**Document section**.
■ ■ ■ ■ ■

Chapter 6 Normal Error Regression Model

Learning Outcomes:

Explain when it is appropriate to use “theory-based” standard error formulas.
Interpret estimates, standard errors, test statistics, and p-values resulting from linear model output in R.
List the assumptions made in the normal error regression model.
Calculate p-values corresponding to t-statistics and F-statistics in R.
Interpret confidence intervals for an expected response, and prediction intervals, and distinguish between these two types of intervals.
Assess the whether linear model assumptions are reasonably satisfied, using residual plots, histograms, and normal QQ plots.
Explain when we should or should not expect p-values and confidence intervals obtained via “theory-based” approaches to agree with those obtained via simulation.
Identify situations where a log transformation of the response variable is appropriate.
Calculate predicted values for models involving a log transformation of the response variable.
Interpret regression coefficients in models involving a log transformation of the response variable.
Explain the regression effect.

6.1 The Normal Error Regression Model

6.1.1 Example: Ice Cream Dispensor

Suppose an ice cream machine is manufactured to dispense 2 oz. of ice cream per second, on average. If each person using the machine got exactly 2 oz. per second, the relationship between time and amount dispensed would look like this:

In reality, however, the actual amount dispensed each time it is used will vary due to unknown factors like:

force applied to dispensor
temperature
build-up of ice cream
other unknown factors

Thus, the data will actually look like this:

6.1.2 Signal and Noise

We assume that there are two components that contribute to our response variable \(Y_i\). These are:

A function that relates the expected (or average) value of \(Y\) to explanatory variables \(X_1, X_2, \ldots{X_p}\). That is, \(E(Y_i)= f(X_{i1}, X_{i2}, \ldots, X_{ip})\). This function is often assumed to be linear, that is \(E(Y_i)= \beta_0 + \beta_1X_{i1} + \beta_2X_{i2}+ \ldots+ \beta_pX_{ip}\)

■ ■ ■ ■ ■

**Exercises to complete**.
1/ Translate this sentence from the regression chapter above into Spanish: "Suppose an ice cream machine is manufactured to dispense 2 oz. of ice cream per second, on average."
2/ Write the next part of the chapter on the normal error regression model above, picking up after its last sentence.

**Given entries**.
■ ■ ■ ■ ■

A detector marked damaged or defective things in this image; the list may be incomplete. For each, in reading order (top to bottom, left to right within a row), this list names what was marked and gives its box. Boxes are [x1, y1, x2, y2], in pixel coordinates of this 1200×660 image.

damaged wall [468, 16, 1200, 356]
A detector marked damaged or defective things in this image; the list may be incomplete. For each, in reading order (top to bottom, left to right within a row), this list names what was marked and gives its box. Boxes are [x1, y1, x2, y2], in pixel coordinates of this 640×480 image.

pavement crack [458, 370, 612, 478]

■ ■ ■ ■ ■

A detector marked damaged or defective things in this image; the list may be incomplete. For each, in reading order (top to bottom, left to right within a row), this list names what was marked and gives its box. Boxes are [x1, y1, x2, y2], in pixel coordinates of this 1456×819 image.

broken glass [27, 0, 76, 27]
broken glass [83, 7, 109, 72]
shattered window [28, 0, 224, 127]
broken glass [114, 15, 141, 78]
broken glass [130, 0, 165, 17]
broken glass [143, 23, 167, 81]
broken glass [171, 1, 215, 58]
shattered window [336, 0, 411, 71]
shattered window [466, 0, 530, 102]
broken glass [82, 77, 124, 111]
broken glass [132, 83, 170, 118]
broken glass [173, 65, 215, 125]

■ ■ ■ ■ ■

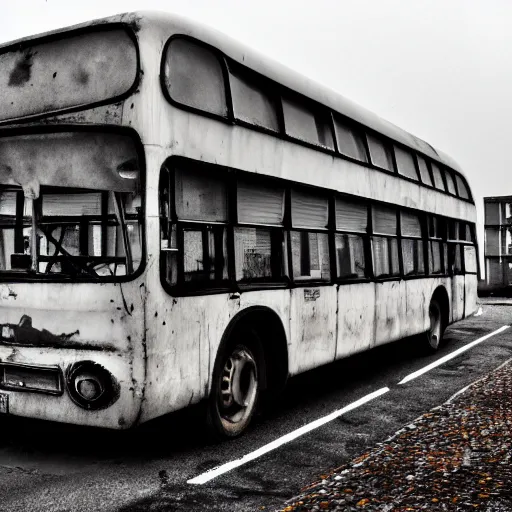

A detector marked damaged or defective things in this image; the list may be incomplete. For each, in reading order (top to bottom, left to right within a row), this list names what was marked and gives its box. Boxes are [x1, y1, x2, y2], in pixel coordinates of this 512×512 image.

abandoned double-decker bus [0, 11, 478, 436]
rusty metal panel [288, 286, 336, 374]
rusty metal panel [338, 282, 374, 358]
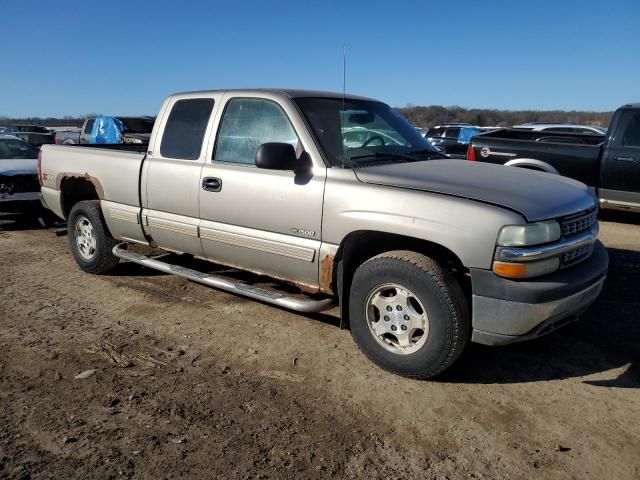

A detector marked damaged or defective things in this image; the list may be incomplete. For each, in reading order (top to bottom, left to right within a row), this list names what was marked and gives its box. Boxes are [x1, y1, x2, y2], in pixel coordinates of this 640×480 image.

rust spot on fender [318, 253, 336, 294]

■ ■ ■ ■ ■

**Exercise responses**.
1/ Supongamos que una máquina de helado está fabricada para dispensar, en promedio, 2 oz. de helado por segundo.

2/
Random, unexplained, variability that results in an individual response \(Y_i\) differing from \(E(Y_i)\).

The first component is often referred to as signal. The second is referred to as noise.

6.1.3 Normal Distribution

In a linear regression model, we assume individual response values \(Y_i\) deviate from their expectation, according to a normal distribution.

A normal distribution is defined by two parameters:
- \(\mu\) representing the center of the distribution
- \(\sigma\) representing the standard deviation

This distribution is denoted \(\mathcal{N}(\mu, \sigma)\).

We can think of the curve as representing the area where the random noise value lies. When the standard deviation is small, noise tends to be close to 0, meaning the observed values will be close to their expectation. For example, if we randomly pick a point under the blue curve, the x-value, representing size of the noise is virtually never beyond \(\pm 1.5\). On the other hand, the green curve, which has higher standard deviation, would often produce noise values as extreme as \(\pm 2\).

Note that for standard deviation \(\sigma\), \(\sigma^2\) is called the variance. Some books denote the normal distribution as \(\mathcal{N}(\mu, \sigma^2)\), instead of \(\mathcal{N}(\mu,\sigma)\).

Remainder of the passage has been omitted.